■ **Given task 1**
From the passage on the Pope as vicar of Christ, copy the text between "But what if" and "that previous affirmation?", inclusive.
■ **Given task 2**
According to the passage on the Pope as vicar of Christ, what is the word "vicar" rooted in?
■ **Given task 3**
In the passage on the Pope as vicar of Christ, rewrite the paragraph beginning "If this is so" more briefly, keeping its main facts.

Rooted in Christ's imperative to St. Peter (John 21:16–17), the word "vicar" identifies the Pope as Christ's representative, the agent of His ongoing ministry on Earth. The words a Pope speaks in that capacity, and the actions he takes, are as the words and actions of Christ.
In this respect, the Pope stands for Christ as Christ tells us He stands for God. For he says (John 12:45), "Seeing me one sees the one sending me." And again (John 14:9), "Seeing me, one sees the Father. So, how is it you say, 'Show us the Father?" Speaking thus to Philip, the Apostle, He [Christ] substantiates the meaning of His representation of God on Earth. The Pope enacts for Christ; the agency Christ enacts for God. Therefore, an incumbent Pope must give himself over to Christ. He may well say, as St. Paul says in the epistle, "I live, now, not I: But Christ lives in me."
If this is so, then one who sees the Pope sees Christ; and in Christ, God Himself. Here then is the challenge for contemporary Roman Catholics: The Word and ministry of God reported in the Scriptures has been affirmed and in succeeding ages clarified by Popes throughout the generations. The Pope has done so in consultation with the bishops and cardinals, also called vicars of God and Jesus Christ. Informed and guided by the Holy Spirit of God, they are all together supposed to safeguard the Church's teachings, so that those teachings accurately reflect God's written and Incarnate Word, in spirit and truth.
But what if the occupant of Peter's chair, supposedly speaking and acting authoritatively in the name of Christ, contradicts the teachings vouchsafed to him? Were all the generations that came before, which were ruled in good faith by the Church's most authoritative teachings, somehow abandoned or deceived and betrayed by the Holy Spirit? Did Christ live in those generations as they strove to obey His will, as affirmed by the Church? Or does He live in the apparently contrary enactments of the Pope they whose teaching casts doubt on that previous affirmation?

■ **Raw data**
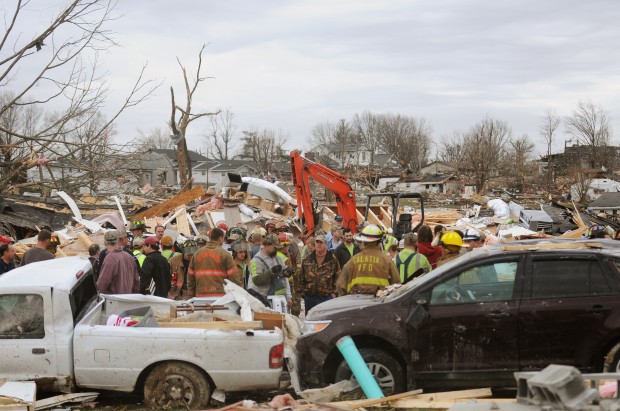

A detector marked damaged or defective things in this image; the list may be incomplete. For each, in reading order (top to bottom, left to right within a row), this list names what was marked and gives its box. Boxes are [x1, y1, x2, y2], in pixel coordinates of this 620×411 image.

■ **Worked answer 1**
But what if the occupant of Peter's chair, supposedly speaking and acting authoritatively in the name of Christ, contradicts the teachings vouchsafed to him? Were all the generations that came before, which were ruled in good faith by the Church's most authoritative teachings, somehow abandoned or deceived and betrayed by the Holy Spirit? Did Christ live in those generations as they strove to obey His will, as affirmed by the Church? Or does He live in the apparently contrary enactments of the Pope they whose teaching casts doubt on that previous affirmation?

■ **Worked answer 2**
It is rooted in Christ's imperative to St. Peter (John 21:16–17).

■ **Worked answer 3**
If so, one who sees the Pope sees Christ, and in Christ, God. This poses a challenge for Roman Catholics today. Popes through the generations have affirmed and clarified God's Word and ministry as reported in the Scriptures. They have done this in consultation with the bishops and cardinals, who are also called vicars of God and Jesus Christ. Guided by the Holy Spirit, they are together meant to safeguard the Church's teachings so that those teachings faithfully reflect God's written and Incarnate Word.